While this is theoretically optimal, in practice people want to code it faster and thus a lot of effort was put into research of binary coding where you have a simplified case and thus require less operations to decode a bit (it can be done without any multiplications, to give one example).
And one of those methods in VP6 bool coder. It codes bits (or “bool(ean)s” in VP terminology) using 8-bit probabilities. The idea is as simple as it can get: first you calculate the split point (range multiplied by the probability) below which it’s zero bit and above which it’s one bit, pick an appropriate sub-range for the input bit and add split value to the output value. During decoding you compare input value to the split point, select the proper sub-range and remove split value from the input value if the bit is set. But what do you do when the range value gets too small (like one) so you can’t split it properly? That’s why you need normalisation (so the range is always 128-255). Normalisation is done by adding bits to range and input value until the range value is 128 or more. This is corresponding to the process of discarding top bits of the fraction I talked about previously. Side note: I’m not sure that overflow can happen in bool coder since its range is limited to 255 instead of 256 but I’ll ignore that for now and deal with it if I’ll ever be able to catch such overflow.

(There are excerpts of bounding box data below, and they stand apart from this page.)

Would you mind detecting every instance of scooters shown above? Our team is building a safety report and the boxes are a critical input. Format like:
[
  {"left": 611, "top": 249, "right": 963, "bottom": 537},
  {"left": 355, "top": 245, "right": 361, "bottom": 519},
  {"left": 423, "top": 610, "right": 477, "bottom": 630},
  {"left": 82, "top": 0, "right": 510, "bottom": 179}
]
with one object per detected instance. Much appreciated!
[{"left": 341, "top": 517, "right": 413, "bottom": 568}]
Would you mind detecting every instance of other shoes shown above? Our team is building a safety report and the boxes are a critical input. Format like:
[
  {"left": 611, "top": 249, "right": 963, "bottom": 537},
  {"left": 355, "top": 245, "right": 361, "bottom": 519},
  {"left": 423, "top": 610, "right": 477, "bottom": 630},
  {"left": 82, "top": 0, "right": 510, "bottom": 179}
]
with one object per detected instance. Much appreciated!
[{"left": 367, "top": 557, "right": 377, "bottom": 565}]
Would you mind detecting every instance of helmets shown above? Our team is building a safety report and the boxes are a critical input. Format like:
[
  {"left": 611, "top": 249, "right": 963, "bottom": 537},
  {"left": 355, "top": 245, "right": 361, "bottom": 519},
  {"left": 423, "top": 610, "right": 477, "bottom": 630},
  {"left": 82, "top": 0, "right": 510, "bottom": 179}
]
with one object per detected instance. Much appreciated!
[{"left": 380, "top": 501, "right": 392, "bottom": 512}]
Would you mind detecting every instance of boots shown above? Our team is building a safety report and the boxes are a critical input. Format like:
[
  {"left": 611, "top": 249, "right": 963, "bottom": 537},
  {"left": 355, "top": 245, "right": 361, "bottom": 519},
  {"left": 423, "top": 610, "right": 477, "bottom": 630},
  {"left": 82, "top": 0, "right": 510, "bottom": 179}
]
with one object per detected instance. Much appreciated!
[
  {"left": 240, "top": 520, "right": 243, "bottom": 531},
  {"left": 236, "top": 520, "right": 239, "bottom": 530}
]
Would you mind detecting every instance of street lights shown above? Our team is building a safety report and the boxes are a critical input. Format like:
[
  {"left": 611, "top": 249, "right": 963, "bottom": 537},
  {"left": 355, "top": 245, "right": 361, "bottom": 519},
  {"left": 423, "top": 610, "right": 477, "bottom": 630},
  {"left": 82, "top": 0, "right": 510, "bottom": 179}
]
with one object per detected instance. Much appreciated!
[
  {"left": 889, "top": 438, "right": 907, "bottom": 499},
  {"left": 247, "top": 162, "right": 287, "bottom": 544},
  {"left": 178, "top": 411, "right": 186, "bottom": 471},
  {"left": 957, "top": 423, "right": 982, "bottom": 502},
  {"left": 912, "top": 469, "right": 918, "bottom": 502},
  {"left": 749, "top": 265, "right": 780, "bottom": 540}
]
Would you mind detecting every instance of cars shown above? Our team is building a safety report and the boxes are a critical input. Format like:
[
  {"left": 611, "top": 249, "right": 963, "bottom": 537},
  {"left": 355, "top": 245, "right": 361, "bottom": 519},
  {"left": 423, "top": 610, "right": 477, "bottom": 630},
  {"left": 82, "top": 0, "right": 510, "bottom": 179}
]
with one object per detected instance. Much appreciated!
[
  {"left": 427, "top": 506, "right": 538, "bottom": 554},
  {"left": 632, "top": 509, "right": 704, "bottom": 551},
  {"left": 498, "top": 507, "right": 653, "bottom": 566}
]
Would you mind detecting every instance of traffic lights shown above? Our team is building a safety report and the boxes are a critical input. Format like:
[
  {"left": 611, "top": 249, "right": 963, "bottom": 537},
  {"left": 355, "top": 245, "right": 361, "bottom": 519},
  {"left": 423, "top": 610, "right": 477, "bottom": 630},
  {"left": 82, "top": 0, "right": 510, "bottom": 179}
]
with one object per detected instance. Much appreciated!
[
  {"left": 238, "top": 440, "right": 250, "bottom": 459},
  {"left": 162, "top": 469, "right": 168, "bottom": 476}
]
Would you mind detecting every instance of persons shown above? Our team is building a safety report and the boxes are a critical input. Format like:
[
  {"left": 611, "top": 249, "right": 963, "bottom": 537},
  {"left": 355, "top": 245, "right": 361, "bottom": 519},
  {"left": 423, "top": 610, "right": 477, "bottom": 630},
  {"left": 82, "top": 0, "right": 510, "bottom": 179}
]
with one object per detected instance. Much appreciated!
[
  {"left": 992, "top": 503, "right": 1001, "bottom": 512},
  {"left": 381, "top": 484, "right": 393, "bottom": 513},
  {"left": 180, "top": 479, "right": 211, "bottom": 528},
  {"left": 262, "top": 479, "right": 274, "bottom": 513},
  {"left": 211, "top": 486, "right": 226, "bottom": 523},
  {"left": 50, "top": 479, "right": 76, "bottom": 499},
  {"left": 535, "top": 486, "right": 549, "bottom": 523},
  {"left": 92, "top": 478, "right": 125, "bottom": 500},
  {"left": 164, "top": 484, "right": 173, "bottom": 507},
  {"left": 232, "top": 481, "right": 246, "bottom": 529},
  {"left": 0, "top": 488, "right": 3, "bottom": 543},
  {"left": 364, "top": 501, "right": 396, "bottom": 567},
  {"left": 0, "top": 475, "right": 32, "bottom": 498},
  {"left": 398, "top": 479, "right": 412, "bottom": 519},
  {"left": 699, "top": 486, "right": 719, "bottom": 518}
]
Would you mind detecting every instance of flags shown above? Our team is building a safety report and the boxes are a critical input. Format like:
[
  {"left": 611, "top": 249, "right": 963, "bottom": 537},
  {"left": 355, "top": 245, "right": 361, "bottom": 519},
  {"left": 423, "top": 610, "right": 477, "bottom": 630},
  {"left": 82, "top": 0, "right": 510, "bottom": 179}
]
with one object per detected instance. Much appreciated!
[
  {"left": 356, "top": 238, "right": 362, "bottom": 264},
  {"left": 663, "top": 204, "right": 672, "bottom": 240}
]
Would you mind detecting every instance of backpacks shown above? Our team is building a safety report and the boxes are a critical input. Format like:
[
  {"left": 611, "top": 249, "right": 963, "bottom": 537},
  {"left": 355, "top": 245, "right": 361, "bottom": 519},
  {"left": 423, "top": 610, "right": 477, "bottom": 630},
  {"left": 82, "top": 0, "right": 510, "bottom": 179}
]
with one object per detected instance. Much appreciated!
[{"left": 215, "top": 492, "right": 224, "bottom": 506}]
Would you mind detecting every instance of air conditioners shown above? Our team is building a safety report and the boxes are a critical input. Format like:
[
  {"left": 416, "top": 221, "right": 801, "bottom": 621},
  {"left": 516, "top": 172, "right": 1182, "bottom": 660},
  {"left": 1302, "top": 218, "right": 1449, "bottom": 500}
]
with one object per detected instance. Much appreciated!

Now about the probabilities themselves. VP6 uses context-dependent probabilities (i.e. different probabilities may be chosen depending on what was the value of previously coded elements of the same size or the position of coded coefficient) but they are not adaptive (i.e. they are set once in the beginning of the frame and do not change in the process) which makes decoding VP6 faster than H.264 (because you don’t need to update probabilities in the process) but you can’t encode a frame on the fly since you need to calculate and transmit probabilities first (or use some defaults)—not that it’s a big issue anyway.
Generating the probabilities is very easy: you just count the total number of bits coded and how many of them were zero and rescale it at the end to 256 range. And I played with size estimation a bit so I should mention it too. If you want to know encoded size you can simply use the same counters to calculate probability and zeroes * -log2(prob/256) + ones * -log2(1 - prob/256)
. In my experiments I pre-calculated a table with -8 * log2(prob/256)
for all 256 probabilities to make the process faster while being precise enough (if you wonder, this will come in handy during rate control and rate distortion optimisation but I’ll get to that much later).
Another thing I should probably mention is what is done with those bits. H.264 usually represents possible values as universal codes (often with insane rules like “this bit should use this context unless it’s in this code, then it should use a different context also used to code that bit in another code”) while VPx has fixed trees to code values with unique contexts assigned to each tree node so it’s much clearer there (and tails in long coefficients are coded using fixed set of probabilities depending on coefficient value). It is also worth noting that those trees are not exactly Huffman trees since in Huffman tree you take right or left branch with equal probability and here each node has its own probability. But the format defines a way to convert those probabilities into variable-length codes if you want to use them for coding coefficients. Essentially you just calculate the probability of each leaf by multiplying the probabilities taken on the way to it and build a completely new tree using those probabilities as weights.
Anyway, with DCT and bool coder already implemented I should move to making a simple intra-frame encoder. This will take a while.